O presbítero é, ao mesmo tempo, anunciador e proferidor da palavra. A pregação é parte intrínseca e constitutiva de sua vida e ministério e a ela ele está submetido, pois a palavra que pronuncia e anuncia é normativa, não apenas para sua vida mas para toda a vida da Igreja a quem serve.
Por isso, na vida e ministério do presbítero está uma relação íntima e constitutiva com a palavra. Ora, a palavra humana é uma das dimensões mais profundas e constitutivas da humanidade mesma. É mais que um pensamento. É um pensamento encarnado. É a corporeidade na qual existe primariamente, esculpindo-se, aquilo que agora pensamos e experimentamos. É, no dizer de Rahner, o pensamento corpóreo, e por isso é mais que pensamento, é originariamente anterior a ele, assim como a humanidade supera e antecede ao indivíduo.
Há palavras que dividem e limitam, que afastam e separam. Mas há palavras que são fatores de união e levantam o coração. São mensageiras da Realidade, senhoras nossas, nascidas do coração, proclamadoras, gratuitas. A estas chamaremos, junto com Rahner, palavras originais ou protopalavras.

__Dados brutos__:
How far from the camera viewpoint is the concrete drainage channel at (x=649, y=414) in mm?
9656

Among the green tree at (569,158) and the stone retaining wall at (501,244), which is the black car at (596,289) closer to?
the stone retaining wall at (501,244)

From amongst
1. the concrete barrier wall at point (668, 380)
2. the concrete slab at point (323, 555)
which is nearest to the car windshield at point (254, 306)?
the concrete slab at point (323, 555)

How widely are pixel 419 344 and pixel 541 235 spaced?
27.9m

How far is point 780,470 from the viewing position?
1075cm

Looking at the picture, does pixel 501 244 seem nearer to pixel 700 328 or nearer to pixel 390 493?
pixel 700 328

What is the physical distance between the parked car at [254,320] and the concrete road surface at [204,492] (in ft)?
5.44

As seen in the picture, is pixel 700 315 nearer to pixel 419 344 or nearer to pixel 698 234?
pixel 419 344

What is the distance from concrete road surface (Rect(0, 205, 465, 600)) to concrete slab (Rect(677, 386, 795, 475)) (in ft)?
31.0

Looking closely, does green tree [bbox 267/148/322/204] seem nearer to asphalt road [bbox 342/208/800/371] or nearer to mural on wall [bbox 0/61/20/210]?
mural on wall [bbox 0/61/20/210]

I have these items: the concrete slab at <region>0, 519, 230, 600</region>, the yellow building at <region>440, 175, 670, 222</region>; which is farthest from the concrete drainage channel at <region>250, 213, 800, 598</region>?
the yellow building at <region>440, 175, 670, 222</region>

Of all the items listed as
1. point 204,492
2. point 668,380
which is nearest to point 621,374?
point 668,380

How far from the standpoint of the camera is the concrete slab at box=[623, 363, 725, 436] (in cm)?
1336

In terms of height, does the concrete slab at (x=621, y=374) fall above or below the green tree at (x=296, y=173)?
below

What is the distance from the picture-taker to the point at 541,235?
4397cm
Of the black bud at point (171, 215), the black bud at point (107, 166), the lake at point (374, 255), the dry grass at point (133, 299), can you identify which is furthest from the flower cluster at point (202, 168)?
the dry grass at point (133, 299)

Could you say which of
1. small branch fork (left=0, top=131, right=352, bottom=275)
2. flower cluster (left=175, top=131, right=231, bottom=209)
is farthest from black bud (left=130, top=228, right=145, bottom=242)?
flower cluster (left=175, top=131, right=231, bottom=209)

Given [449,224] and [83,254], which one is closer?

__Tarefas pedidas__:
A - Resuma em duas frases o trecho sobre o presbítero e a palavra.
B - Prossiga com o trecho sobre o presbítero e a palavra a partir da última frase dele.

__Respostas por tarefa__:
A - O presbítero anuncia e profere a palavra, e a pregação é parte constitutiva de sua vida e ministério, pois essa palavra é normativa para ele e para toda a Igreja a quem serve. A palavra humana, que com Rahner se chama pensamento corpóreo, é mais que pensamento, e entre as palavras há as que dividem e as que unem, estas chamadas palavras originais ou protopalavras.

B -
Na ordem da criação, a palavra foi confiada ao poeta. O poeta é, pois, alguém que sabe dizer protopalavras grávidas de sentido. E ele as diz igualmente desde uma gravidez e desde um parto, pois a vinda à luz desta palavra é todo um trabalho onde o processo da vida está presente por inteiro. Assim, o poeta se liberta e liberta a humanidade da violência muda dos instintos e faz acontecer a realidade ali onde ela estaria condenada à morte pela mudez do espírito. É assim que o poeta, mais excelentemente que os outros homens, ao pronunciar protopalavras, chama as coisas por seus nomes, continuando assim a obra do pai Adão.
A protopalavra do poeta é pois, acima de qualquer outra expressão, o sacramento primário das realidades. E o poeta é o administrador deste sacramento, incumbido que é de resgatar a realidade das trevas e levanta-la até a luz onde possam ser vistas e pronunciadas.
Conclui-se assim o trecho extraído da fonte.